### Tarefa escrita A
Extraia dos registros todas as linhas que contêm a palavra "distance", diferenciando maiúsculas de minúsculas.

### Trecho fornecido
=====

Para os yungas, como são chamados os moradores da região, o cultivo de coca passa de geração em geração. Gladys é filha e neta de cocaleiros. O marido e os quatro filhos também são. Com a venda de folhas de coca, ela e a família ganham cerca de 2.000 bolivianos (cerca de 280 dólares) por mês.

Em Cruz Loma, um povoado com cerca de dois mil habitantes onde vivem os yungas, existe uma escola de ensino fundamental e médio, que as crianças e adolescentes frequentam quando não estão plantando, cultivando, colhendo ou secando folhas ao sol.

O trabalho é árduo e os yungas cobram 1.500 bolivianos (cerca de 200 dólares) por aproximadamente 22 kg dessas folhas.

– “Ir à guerra” –

Desde o final dos anos 1980, a Bolívia se comprometeu a erradicar suas plantações de coca.

=====

### Informações apresentadas
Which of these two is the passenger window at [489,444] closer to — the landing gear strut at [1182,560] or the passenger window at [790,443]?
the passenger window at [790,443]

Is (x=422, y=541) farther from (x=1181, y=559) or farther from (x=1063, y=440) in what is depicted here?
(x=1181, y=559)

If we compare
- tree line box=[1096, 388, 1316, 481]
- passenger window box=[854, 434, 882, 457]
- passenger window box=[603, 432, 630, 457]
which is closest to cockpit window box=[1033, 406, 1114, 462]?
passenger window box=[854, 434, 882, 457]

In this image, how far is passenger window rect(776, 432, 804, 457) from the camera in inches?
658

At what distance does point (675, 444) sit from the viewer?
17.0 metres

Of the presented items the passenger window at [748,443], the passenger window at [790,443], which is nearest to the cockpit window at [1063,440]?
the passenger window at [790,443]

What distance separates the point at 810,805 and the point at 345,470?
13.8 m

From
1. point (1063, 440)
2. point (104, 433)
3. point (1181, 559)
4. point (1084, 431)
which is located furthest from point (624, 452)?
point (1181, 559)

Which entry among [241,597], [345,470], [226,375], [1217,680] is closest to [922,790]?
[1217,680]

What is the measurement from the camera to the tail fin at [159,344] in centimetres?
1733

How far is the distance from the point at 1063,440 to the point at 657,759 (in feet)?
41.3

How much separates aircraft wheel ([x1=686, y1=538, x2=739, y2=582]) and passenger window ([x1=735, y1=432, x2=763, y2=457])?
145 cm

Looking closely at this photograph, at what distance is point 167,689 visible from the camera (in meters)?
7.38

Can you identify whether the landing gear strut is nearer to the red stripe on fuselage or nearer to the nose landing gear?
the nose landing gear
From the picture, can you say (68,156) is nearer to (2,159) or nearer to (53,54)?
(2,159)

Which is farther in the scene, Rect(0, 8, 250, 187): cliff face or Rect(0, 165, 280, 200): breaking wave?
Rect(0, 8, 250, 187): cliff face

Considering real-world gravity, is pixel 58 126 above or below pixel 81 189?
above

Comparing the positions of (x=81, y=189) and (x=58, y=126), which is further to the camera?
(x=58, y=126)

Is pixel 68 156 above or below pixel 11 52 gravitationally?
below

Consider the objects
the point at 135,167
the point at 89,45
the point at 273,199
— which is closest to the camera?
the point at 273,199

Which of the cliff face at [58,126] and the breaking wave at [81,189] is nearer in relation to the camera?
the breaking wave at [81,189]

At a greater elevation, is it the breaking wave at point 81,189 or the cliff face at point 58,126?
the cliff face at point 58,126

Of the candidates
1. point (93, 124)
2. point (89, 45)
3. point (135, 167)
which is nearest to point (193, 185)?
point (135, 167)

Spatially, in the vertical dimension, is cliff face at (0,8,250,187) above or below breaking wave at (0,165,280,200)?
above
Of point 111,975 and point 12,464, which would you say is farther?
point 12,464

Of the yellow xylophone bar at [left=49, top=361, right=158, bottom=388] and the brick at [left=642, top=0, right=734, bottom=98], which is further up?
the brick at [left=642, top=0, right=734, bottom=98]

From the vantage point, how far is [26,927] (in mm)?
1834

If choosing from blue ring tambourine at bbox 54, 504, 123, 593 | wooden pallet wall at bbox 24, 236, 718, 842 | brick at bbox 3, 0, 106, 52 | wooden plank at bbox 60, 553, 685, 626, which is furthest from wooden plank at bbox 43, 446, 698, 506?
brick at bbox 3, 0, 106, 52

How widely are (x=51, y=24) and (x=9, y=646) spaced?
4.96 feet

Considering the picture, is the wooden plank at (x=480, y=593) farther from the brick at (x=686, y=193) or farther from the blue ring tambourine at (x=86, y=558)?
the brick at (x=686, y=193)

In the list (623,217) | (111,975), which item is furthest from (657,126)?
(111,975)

=====

### Tarefa escrita B
Transcreva a parte do trecho sobre o cultivo de coca que começa nas palavras "O trabalho é" e termina logo depois de "plantações de coca.".

### Resposta escrita A
At what distance does point (675, 444) sit from the viewer?
What distance separates the point at 810,805 and the point at 345,470?
How far is the distance from the point at 1063,440 to the point at 657,759 (in feet)?
Looking closely at this photograph, at what distance is point 167,689 visible from the camera (in meters)?

### Resposta escrita B
O trabalho é árduo e os yungas cobram 1.500 bolivianos (cerca de 200 dólares) por aproximadamente 22 kg dessas folhas.

– “Ir à guerra” –

Desde o final dos anos 1980, a Bolívia se comprometeu a erradicar suas plantações de coca.